Hence, the public would just have to learn the virtues of generational patience, and accept that it will take not just years, but decades, to accomplish all those things that they expected from an Obama presidency. But, for those of us to the left of liberals, to the left of the American electoral process, the Coakley-Brown race is a textbook example of how the system is rigged against any meaningful participation by many Americans. If Brown wins, health care reform is either killed, or passed in an even more menacing form, while if Coakley wins, you get health care reform passed with a few fig leafs, such as the recent deal between the White House and the AFL-CIO on the so-called Cadillac plan tax, that do not alter its regressive features. One can anticipate similar outcomes in relation to other future measures designed to address the current economic downturn. Given that the Congress is firmly in the hands of the Lieberman/Nelson/Baucus axis, it hard to even identify any differences that would result in foreign policy as a result of the election of either candidate.

Liberals understood this very clearly, as appeals for support for Coakley took on more and more hysterical tones. If Brown won, they screamed, Republicans would return to power and destroy the country. Voters who refused to respond to the rhetorical horsewhipping administered by Democratic activists deserved what they will get. Left unanswered, of course, was whether voters deserve what they are currently getting from Obama and the Democratic majority in Congress. Coakley supporters were left with such emotional appeals, because there have nothing to substantively say that would persuade voters that Coakley, and by extension, Obama, have any intention of challenging the plutocracy that controls the government.

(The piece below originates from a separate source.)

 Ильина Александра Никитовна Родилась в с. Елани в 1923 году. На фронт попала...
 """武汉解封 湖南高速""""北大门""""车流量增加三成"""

Perhaps, such fearmongering will work just enough to carry Coakley through to victory, and put off the day of reckoning until next November. Obama and Reid could respond to a Coakley defeat by getting progressive legislation through the Senate with just 51 votes, and thus, reinvigorate a moribund liberalism with a record of populist accomplishment, but that's about as likely as the prospect of the US military abandoning the control over Haiti that it has seized in response to the earthquake. If given a choice, the middle class looks likely to gravitate to a party that celebrates its exercise of power for the benefit of capital, as opposed to a party that dresses its corporate friendly policies in the garb of an ersatz populism. One wonders whether the collapse of the Obama presidency will plant the seeds of a direct action political movement based upon the recognition that the electoral process is no longer capable of addressing the needs of the populace. If so, it will take awhile for the seeds to germinate.